We’ve done a number of experiments in SEO Club with nofollow links, and not only does googlebot follow them, Google gives some juice to them as well. You can get a site ranked in a long-tail niche with only comments on blogs with nofollow usage.
So why in the world would you ever use such an amorphous and unpredictable tool for something called SCULPTING?
Yes, sculpting PR is a very real and effective strategy. I’ve taught it for 8 years now. You want complete control over your on-site linking strategy to ensure that maximum “juice” or trust is directed at the most important pages of your site. You also want to maximize the usage of the proper anchor text in these links.
For example, you probably don’t need your Terms of Service page ranked highly in the search engines. It can be indexed and used for internal linking, sure, but it doesn’t need much juice. But you want to have links to your TOS from every page on your site so that you’re covered, legally. It’s simple, really. You just make the links to your TOS page in your navigation javascript or flash; not <a href= links.
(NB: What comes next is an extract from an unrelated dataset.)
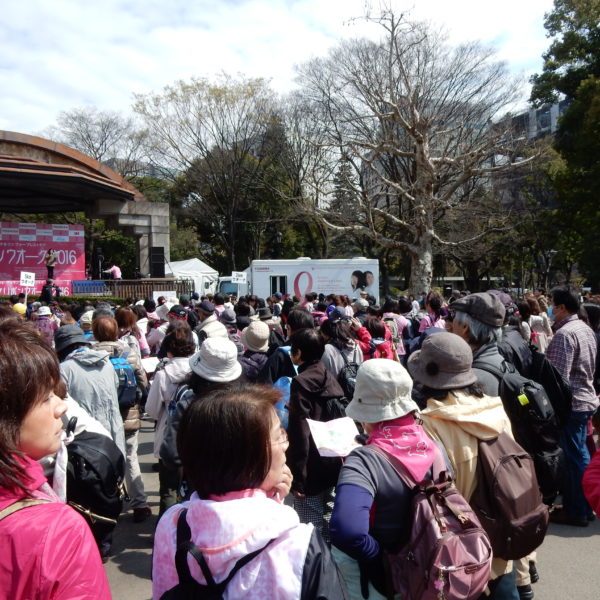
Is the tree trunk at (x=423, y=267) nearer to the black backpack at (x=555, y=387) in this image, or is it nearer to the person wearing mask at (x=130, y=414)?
the person wearing mask at (x=130, y=414)

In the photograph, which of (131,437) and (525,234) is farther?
(525,234)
Second example: You have a site that you want to rank for the term “low-inome mortgage modification”. That’s the targeted term for the home page of the site. So you want internal links to have “low-income mortgage modification” as the anchor text of the links. If you have only one main site navigation, that might not only look unruly, but also be very confusing to visitors. You want the main navigation to the homepage labeled “home”. Again, you just make the “home” link JS or Flash, and then place a link with the proper anchor text back to the homepage someplace else in the site template or in the navigation.
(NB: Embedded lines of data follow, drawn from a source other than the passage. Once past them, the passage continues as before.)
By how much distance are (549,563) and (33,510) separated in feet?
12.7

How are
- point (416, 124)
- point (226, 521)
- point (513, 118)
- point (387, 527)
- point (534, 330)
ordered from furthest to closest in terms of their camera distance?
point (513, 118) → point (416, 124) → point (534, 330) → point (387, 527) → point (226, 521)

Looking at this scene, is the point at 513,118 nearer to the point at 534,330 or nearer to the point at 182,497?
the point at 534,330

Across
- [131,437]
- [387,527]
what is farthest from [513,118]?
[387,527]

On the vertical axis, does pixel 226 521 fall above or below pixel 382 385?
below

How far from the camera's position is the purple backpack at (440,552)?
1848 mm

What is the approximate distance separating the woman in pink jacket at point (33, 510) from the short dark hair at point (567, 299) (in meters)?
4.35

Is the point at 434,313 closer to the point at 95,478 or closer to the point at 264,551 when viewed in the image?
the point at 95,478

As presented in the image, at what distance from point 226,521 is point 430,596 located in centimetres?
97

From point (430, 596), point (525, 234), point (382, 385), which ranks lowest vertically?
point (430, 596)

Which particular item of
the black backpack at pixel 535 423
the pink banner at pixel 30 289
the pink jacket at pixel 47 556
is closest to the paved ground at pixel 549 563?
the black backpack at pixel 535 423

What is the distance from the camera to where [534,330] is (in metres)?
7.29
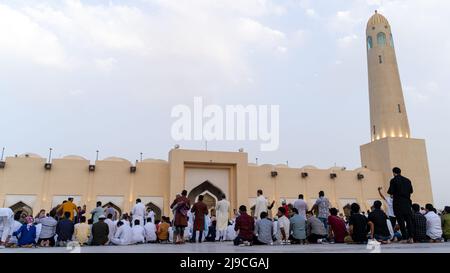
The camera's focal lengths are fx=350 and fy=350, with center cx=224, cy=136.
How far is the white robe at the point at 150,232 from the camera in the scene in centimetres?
952

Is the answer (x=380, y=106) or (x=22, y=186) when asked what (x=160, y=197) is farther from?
(x=380, y=106)

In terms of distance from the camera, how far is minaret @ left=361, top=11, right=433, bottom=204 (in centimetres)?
2291

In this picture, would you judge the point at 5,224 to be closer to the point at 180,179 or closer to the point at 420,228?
the point at 420,228

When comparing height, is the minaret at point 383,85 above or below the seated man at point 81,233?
above

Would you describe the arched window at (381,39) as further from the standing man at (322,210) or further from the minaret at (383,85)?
the standing man at (322,210)

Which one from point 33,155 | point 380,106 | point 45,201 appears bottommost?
point 45,201

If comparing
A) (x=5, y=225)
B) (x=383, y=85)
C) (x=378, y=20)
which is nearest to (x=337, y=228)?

Those two examples are very simple forms of PR Sculpting. More advanced methodologies… I don’t need to go into detail about here.
So let’s go back to PR Sculpting via nofollow. Are you going to use a tool that denotes “do not trust this link” to point to pages on YOUR OWN SITE? That’s crazy. And it doesn’t work. If the proponents of such methods would simply empirically test these strategies, they’d already know that. What it comes back to is yet another example of an SEO strategy that is simply there to impress clients and newbie SEO enthusiasts.
So go ahead and do some “sclupting” to the PR flow of your site. Just use the proper tools!